Supplied passage
Make sure to visit our booth #1045. You'll discover our new software solution for the Oil & Gas industry, Isatis.neo, and its innovative workflow for time-to-depth conversion and volume analysis. And don't miss our poster presentations where you will discover how this new tool helps you with mis-ties correction and trap uncertainty analysis.
What if a new software solution empowers users for quick depth conversion and comprehensive uncertainty exploration?
Discover what is unique in Isatis.neo Petroleum Edition:
You’re most welcome at our booth at lunchtime to learn more about Isatis.neo:
- Monday 16 Sept – 12:00 pm – Innovative and smart geostatistics-based workflow for efficient time-depth conversion, even when no velocity information is available. Software demo and case study.
- Tuesday 17 Sept – 13:00 pm – Innovative and flexible geostatistics-based workflow for the most comprehensive uncertainty analysis on depths, traps and reservoir volumes, considering faults if any. Software demo and case study.
- Wednesday 18 Sept – 12:00 pm- Getting rid of the footprints in seismic data that the standard geophysical filters have not succeeded to remove. Software demo and case study.
Learn how to reduce misties while converting time into depth and achieve robust uncertainty analysis on traps with Isatis.neo:
The emergence of edge scenarios in uncertainty studies for reservoir trap analysis
by Pedro Correia, Yves-Marie Meric, François Geffroy, Hélène Binet, and Jean-Marc Chautru, Geovariances; Nicolas Nosjean-Gorgeu, Neptune Energy
Poster station 5 – Wednesday 18 September – 10:10 am
Abstract – Conceptual modeling of reservoirs is part of the decision-making process and trap analysis is an important step in reaching this objective. This is typically performed over depth horizons, which are a result of time-to-depth conversion operations. Not only does this operation carry uncertainty but also depends on other elements, such as faults. In this study, a workflow based on a Universal Kriging-based approach has been used to generate stochastic realizations of the same depth horizons. An additional processing step is added where the horizons are adapted to different lateral positions of faults. Finally, using a novel trap analysis algorithm, the consequences of different sources of uncertainty are analyzed in two different real case studies. The results show clearly different, but plausible, structural scenarios, whose impact on exploration operations is likely to be significant.

Task to complete
Return the passage of the Isatis.neo announcement that begins at the words "- Wednesday 18" and stops after the words "remove. Software demo and case study.", copied word for word.

Material supplied
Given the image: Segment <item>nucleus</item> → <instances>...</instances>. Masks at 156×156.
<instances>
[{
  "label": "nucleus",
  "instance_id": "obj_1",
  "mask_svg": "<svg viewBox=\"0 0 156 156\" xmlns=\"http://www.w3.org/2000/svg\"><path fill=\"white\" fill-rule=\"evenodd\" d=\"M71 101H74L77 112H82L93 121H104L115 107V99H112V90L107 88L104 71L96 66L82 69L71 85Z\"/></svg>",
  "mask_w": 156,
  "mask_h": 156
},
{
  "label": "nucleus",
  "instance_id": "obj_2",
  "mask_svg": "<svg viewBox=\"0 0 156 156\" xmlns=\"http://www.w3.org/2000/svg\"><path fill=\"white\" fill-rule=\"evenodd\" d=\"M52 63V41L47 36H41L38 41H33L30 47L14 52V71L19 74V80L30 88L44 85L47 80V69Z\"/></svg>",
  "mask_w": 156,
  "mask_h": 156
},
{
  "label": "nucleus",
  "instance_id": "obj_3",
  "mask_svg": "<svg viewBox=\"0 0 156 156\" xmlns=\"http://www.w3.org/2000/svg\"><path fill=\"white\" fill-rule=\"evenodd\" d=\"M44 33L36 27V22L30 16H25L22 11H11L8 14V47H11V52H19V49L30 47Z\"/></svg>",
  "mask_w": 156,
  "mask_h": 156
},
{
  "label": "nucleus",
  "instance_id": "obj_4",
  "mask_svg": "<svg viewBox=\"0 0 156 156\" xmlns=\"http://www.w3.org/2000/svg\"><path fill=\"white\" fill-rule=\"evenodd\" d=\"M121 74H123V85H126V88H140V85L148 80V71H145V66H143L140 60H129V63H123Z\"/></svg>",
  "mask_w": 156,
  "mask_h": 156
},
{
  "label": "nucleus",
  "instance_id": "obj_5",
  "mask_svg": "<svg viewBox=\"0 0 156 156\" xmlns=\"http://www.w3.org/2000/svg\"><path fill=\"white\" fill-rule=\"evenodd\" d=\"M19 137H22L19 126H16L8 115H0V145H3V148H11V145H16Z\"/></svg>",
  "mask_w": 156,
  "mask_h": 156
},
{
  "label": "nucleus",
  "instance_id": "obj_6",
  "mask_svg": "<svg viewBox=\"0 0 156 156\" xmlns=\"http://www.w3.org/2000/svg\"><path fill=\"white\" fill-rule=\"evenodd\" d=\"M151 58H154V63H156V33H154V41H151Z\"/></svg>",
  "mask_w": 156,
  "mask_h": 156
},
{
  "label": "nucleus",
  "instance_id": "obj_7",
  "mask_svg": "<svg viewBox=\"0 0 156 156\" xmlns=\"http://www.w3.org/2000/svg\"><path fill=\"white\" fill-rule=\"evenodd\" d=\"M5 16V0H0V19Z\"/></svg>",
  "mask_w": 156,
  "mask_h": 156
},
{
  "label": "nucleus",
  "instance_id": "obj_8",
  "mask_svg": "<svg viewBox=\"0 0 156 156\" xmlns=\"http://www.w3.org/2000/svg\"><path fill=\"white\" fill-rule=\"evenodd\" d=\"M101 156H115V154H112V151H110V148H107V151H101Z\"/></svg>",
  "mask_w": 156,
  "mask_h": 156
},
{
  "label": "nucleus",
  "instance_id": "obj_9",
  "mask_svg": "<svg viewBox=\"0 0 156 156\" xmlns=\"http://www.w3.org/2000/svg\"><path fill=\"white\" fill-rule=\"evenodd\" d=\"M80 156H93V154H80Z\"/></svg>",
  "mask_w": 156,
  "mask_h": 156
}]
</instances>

Finished exercise
- Wednesday 18 Sept – 12:00 pm- Getting rid of the footprints in seismic data that the standard geophysical filters have not succeeded to remove. Software demo and case study.